Alexandre O. Philippe refuse de banalement enregistrer la parole d’un grand cinéaste (ce dont se contentait l’anecdotique documentaire Friedkin Uncut, avec un Billy assez roublard) pour a contrario essayer de restituer à l’image beaucoup moins les rarissimes références cinématographiques de Friedkin (Welles, Huston, Resnais, Dreyer et Hitchcock, qui ne lui servent que d’emprunts techniques) que l’allégeance que doit cette filmographie envers la peinture et la musique aussi bien classiques que contemporaines.

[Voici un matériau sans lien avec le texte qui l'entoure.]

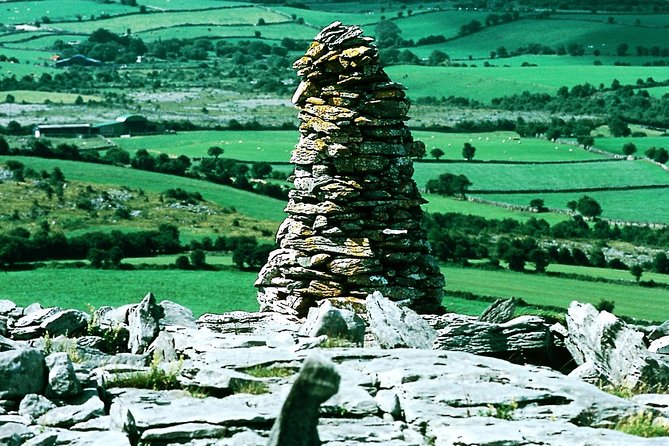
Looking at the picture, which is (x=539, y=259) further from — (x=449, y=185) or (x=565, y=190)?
(x=565, y=190)

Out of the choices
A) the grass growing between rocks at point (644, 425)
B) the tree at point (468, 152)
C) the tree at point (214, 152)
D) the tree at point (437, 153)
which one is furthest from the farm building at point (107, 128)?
the grass growing between rocks at point (644, 425)

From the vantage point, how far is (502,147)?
146m

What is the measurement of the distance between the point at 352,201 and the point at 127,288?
21.7 metres

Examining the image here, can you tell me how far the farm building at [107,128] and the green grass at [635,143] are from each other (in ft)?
163

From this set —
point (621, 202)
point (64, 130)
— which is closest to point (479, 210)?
point (621, 202)

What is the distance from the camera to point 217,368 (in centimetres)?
2086

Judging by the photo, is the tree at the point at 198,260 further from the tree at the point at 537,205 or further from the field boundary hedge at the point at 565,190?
the field boundary hedge at the point at 565,190

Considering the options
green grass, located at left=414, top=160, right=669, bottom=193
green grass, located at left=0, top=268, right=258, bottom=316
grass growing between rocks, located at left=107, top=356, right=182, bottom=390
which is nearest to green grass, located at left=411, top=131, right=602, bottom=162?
green grass, located at left=414, top=160, right=669, bottom=193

A quel moment ce documentaire, outre les nombreuses précisions techniques de Friedkin, apporte-t-il un nouvel éclaircissement sur le sens caché de L’Exorciste ? Probablement lorsque Friedkin, soudainement mis en confiance par les questions (hors-champs) d’Alexandre O. Philippe, se résout à divulguer le cœur et le nerf de son film : « il ne s’agit que du diable qui veut montrer au père Karras que les êtres humains ne sont au fond que des pourritures immondes, même une enfant jeune et innocente n’est rien d’autre qu’une pourriture, c’est ce que le diable veut nous faire croire, les uns des autres »… Intriguant aveu car Friedkin reprend ici un dialogue primordial issu du livre de William Peter Blatty, entre les pères Merrin et Karras durant l’exorcisme de Regan, dialogue tourné par Friedkin, évincé du montage 74 puis replacé dans la version restaurée de 2000. Comme si Friedkin admettait in fine que L’Exorciste, film-monde aux inépuisables interprétations, détenait un point central (certes déjà validé par les admirateurs du film) d’où ressortirait une manière de dualité entre points de vue agnostique (Billy) et religieux (Blatty), entre véracité de faits concrets et tentative de filmer une certaine incarnation de l’Enfer (sur le corps et le visage d’une jeune fille innocente).

Le film d’Alexandre O. Philippe s’arrête malheureusement là. Pile au moment où Friedkin pourrait ne plus s’abriter derrière les explications techniques et en dire un peu sur lui-même.